16 July 2008

Passion & Action

My passion and my action. How do I translate that which you have placed on my heart into that which you are calling me to do?

I am beginning to realize the true and immense purpose of what you are calling me to do. I am beginning realize that my passion IS my calling. For so long I have told myself that I would act in human rights issues by simply empowering those actually doing the work; that I would support their work while doing something else. But now I realize that I might have been saying that in order to hold on to my desire for a “normal” American life.

I am realizing your calling is so much more than I have allowed. That what you really want me to do is so much bigger than I am letting it be. Have I simply been hiding behind my responsibilities? I know that I trust you completely to guide me…but have I been using the practical responsibilities of my everyday life to mask my fear of letting go of other things I desire? I was sitting at the Trust, talking with Steve Garber about what I am passionate about and what I want to do with my life, and actually beginning to fully realize the implications of such a passion and a calling.

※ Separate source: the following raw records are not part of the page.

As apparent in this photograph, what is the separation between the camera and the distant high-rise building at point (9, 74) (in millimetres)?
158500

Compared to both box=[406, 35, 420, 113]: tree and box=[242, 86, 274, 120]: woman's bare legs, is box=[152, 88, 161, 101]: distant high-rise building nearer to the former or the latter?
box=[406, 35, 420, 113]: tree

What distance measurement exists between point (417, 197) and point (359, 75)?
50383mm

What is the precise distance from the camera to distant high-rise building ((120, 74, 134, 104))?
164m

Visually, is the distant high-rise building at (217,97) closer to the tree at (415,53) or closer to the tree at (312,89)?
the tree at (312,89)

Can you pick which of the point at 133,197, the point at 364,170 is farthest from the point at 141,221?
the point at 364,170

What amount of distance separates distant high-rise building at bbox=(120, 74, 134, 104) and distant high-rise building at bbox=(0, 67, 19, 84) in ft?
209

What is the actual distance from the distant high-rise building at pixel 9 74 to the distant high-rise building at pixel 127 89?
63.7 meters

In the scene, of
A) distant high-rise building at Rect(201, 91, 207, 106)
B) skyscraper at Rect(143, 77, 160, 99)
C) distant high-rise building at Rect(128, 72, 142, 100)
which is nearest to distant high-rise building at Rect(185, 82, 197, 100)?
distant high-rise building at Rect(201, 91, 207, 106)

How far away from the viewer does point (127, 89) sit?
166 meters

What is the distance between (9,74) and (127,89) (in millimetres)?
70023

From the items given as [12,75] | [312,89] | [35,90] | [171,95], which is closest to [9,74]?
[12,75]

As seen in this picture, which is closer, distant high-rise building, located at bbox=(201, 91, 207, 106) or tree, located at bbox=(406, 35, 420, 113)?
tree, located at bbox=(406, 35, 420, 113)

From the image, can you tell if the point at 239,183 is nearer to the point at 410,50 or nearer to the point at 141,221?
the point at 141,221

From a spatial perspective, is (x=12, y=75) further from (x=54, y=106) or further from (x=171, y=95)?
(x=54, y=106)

The question remains. How do I translate all of this self-actualization into genuine action? I realize more and more what I am passionate about and how it relates to what God is calling me to, but how should I begin to actually move forward in this? Lord, please continue to open the doors that I have been to afraid and unwilling to walk through before. I do not know where you will take me in the following days and weeks and years, but please continue to open the doors, I promise to walk though them from now on.